__Problem description__. Please repeat the line that has "Flowers close-up 1378" and all lines after it, exactly as they appear, through the end of the entries.

__Listed entries__.
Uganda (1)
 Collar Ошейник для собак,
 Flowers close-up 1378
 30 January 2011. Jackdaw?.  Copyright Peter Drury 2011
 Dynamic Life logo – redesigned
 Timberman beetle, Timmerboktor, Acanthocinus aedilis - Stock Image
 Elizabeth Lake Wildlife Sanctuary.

__Task answer__.
 Flowers close-up 1378
 30 January 2011. Jackdaw?.  Copyright Peter Drury 2011
 Dynamic Life logo – redesigned
 Timberman beetle, Timmerboktor, Acanthocinus aedilis - Stock Image
 Elizabeth Lake Wildlife Sanctuary.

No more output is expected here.